Вместе с Лукьяновым Сомов купил квартиру в «русском» XVI округе, на бульваре Экзельманс и стал парижанином. Конечно, той славы на «мировой арене гения», которую еще перед революцией пророчил салонным портретам Сомова Михаил Кузмин, на долю Сомова в Париже не выпало, но свой круг почитателей (и свой круг подражателей) у него был, и в нищету он не впал. Но, конечно, о былой барской вольготности можно только вспоминать. Да Сомов и вспоминает в письмах к сестре:

«1980 — наша с мамой поездка в Европу… Варшава… Вена… Впрочем, вру, ехали после Варшавы на Берлин, Дрезден, Швейцарию, замок Хортенштайн, Италия… Мюнхен, Венеция, Генуя и оттуда на пароходе в Ливорно. Флоренция, Пиза, Рим, Неаполь, Капри, Сорренто…»

Не то нынче. В 1930 г. открылась замечательная выставка живописи в Лондоне, и Сомов пишет сестре:

«Как жаль, что поездка в Лондон мне недоступна!»

А все же Сомов работает, совершенствует свое мастерство и пишет сестре:

«Когда я смотрю на свои старинные… то удивляюсь, как я мог так плохо рисовать! Положительно, я сделал успех, Анюточка!»

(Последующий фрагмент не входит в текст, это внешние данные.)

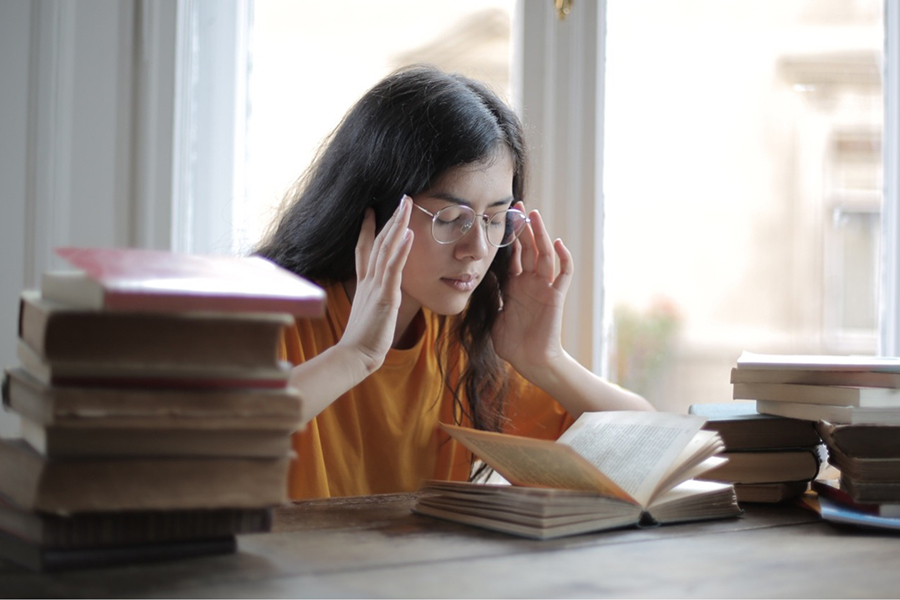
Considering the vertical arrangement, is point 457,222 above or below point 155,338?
above

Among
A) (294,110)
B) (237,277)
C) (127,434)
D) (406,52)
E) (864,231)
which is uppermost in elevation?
(406,52)

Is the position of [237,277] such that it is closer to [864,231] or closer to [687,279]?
[687,279]

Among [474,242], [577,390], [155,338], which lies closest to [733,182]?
[577,390]

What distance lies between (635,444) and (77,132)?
1303 mm

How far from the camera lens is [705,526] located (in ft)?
3.67

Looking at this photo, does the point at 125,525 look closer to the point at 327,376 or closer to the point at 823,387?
the point at 327,376

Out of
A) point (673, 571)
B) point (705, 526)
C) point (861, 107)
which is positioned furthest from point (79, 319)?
point (861, 107)

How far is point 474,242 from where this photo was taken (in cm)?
156

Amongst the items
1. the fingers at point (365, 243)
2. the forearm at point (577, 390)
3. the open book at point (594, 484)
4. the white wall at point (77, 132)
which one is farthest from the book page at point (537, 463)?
the white wall at point (77, 132)

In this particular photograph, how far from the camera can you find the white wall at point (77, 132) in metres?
1.83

И признание выпадает иногда на его долю — на скромных выставках у того же В. О. Гиршмана — о чем Сомов сообщает в письмах любимой сестре:

«На днях у меня был приятный «сурприз». Я тебе писал, что выставленный в магазине Владимира Осиповича, среди других летних картин, мой летний деревенский натюрморт имел огромный успех. Так его купила одна американская еврейка. Это было так кстати: расходы по устройству квартиры намного превысили нашу смету».

Остались у Сомова и верные покупатели — еще со старых времен. В Лондоне осел поклонник сомовских «фейерверков» инженер Михаил Брайкевич. Он и сейчас заказывал «Костеньке» эти фейерверки сериями. Были и другие заказчики, было издательство «Трианон», заказавшее Сомову иллюстрации к роману «Дафнис и Хлоя» Лонга. Продавались и эротические рисунки, которые мало-помалу теряли у Сомова былую ироничность и скепсис, (о которых писал когда-то в своих терцинах Вячеслав Иванов).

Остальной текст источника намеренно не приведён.